• U.S.

Scoreboard: Who Won Dec. 6, 1963

2 minute read
TIME

— Roger Staubach, 21: the Heisman Trophy, awarded annually to the best college football player in the U.S. Everybody’s All-America, Navy Quarterback Staubach made a runaway of the voting by sportswriters and broadcasters (polling 517 first-place votes to 65 for Runner-up Billy Lothridge of Georgia Tech), became the fourth junior ever to win the trophy and the first since Ohio State’s Vic Janowicz in 1950.

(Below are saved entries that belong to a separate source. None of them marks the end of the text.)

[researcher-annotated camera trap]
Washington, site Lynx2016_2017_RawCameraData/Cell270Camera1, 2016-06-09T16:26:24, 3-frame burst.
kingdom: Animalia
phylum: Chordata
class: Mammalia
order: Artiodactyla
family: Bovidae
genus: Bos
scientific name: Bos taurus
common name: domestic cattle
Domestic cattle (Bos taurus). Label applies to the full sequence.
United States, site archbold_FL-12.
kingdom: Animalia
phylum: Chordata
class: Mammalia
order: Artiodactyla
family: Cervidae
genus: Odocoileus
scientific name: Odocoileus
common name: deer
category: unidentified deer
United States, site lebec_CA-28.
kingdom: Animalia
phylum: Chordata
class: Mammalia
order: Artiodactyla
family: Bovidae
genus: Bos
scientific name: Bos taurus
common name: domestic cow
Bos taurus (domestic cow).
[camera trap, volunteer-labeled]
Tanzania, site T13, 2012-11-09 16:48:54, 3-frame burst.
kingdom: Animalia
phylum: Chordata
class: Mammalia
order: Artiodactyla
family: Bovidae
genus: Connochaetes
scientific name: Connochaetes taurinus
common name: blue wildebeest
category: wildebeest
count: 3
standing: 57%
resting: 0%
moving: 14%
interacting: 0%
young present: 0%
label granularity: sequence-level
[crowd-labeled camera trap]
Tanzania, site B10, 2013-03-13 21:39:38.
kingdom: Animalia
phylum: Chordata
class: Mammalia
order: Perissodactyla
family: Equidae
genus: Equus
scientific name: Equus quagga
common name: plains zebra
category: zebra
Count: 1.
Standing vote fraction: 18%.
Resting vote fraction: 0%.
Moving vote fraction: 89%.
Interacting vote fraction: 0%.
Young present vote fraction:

> Jack Nicklaus, 23: a tie for fifth place in the Cajun Classic at Lafayette, La., worth $1,050—enough to push his official 1963 winnings to $100,040 and make him the second golfer ever to win more than $100,000 in a single year. The first: Arnold Palmer, 34, who tops the money winners’ list with $128,230.

> Texas: a nail-biting 15-13 victory over undermanned, underdog (by 13 points) Texas A. & M. that ensured the No. 1-ranked Longhorns an undefeated season (and probably the national championship)—but did little for their prestige. Illinois shackled Michigan State 13-0 to win its first Big Ten title in ten years, and No. 4-ranked Mississippi backed into the Southeastern Conference championship by eking out a 10-10 tie with unranked Mississippi State. In another intrastate battle, Auburn capitalized on Alabama mistakes for a 10-8 victory—the first time the Tigers had even scored on Alabama since 1958.

The Ivy League issue never did get settled: Yale upset Harvard 20-6, Dartmouth turned a last-quarter Princeton fumble into a 22-21 victory—and Dartmouth and Princeton wound up tied for the conference championship. With only a scattering of games still remaining on the college schedule, most post-season bowl opponents were already chosen.

The lineup: Rose Bowl, Illinois (7-1-1) v. Washington (6-4-0); Sugar Bowl, Mississippi (7-0-2) v. Alabama (7-2-0); Orange Bowl, Nebraska (9-1-0) v. Auburn (9-1-0); Bluebonnet Bowl, Louisiana State (7-3-0) v. Baylor (6-3-0); Cotton Bowl, Texas (10-0-0) v. Navy (8-1-0) or Pitt (7-1-0).